Extrait cité
17 avril 2019 - Concert Sandrine Piau & Tim Mead au Théâtre des Champs Elysées.
Devant une salle comble, Le Concert d’Astrée et Emmanuelle Haïm donnent le ton dès l’ouverture de Rodelinda qui débute ce concert. A ecouter la belle énergie qui se dégage de cette interprétation engagée, aux équilibres impeccables et au son superbe, on pressent que l’on va passer une belle soirée.
Entrant sur le redoutable air d’Andronico, Tim Mead fait preuve d’une très grande virtuosité qui s’appuie sur un beau timbre aux échos mordorés et dont la sonorité ne se laisse pas surpasser par un orchestre virevoltant.
Sandrine Piau choisit, quant à elle, de faire son entrée sur un air d’Aci, très élégiaque, déchirant, dans lequel elle fait montre d’une très grande précision, déployant un aigu très beau dans un chant tout sur le souffle qui dispense une immense émotion.

Consigne A
Répondez d'après le compte rendu :
(i) Quelle œuvre fournit l'ouverture qui débute le concert ?
(ii) Sur l'air de quel personnage Tim Mead fait-il son entrée ?
(iii) Sur l'air de quel personnage Sandrine Piau fait-elle son entrée ?
Consigne B
Recopiez sans rien changer le passage du compte rendu qui va de « Sandrine Piau choisit, quant » jusqu'à « une immense émotion. », ces mots compris.
Appuyez-vous uniquement sur le compte rendu ci-dessus.

Données

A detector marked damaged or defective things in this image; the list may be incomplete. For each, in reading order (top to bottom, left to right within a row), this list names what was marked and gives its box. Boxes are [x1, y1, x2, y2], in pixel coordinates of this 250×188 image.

Résultat A
(i) Rodelinda
(ii) Andronico
(iii) Aci

Résultat B
Sandrine Piau choisit, quant à elle, de faire son entrée sur un air d’Aci, très élégiaque, déchirant, dans lequel elle fait montre d’une très grande précision, déployant un aigu très beau dans un chant tout sur le souffle qui dispense une immense émotion.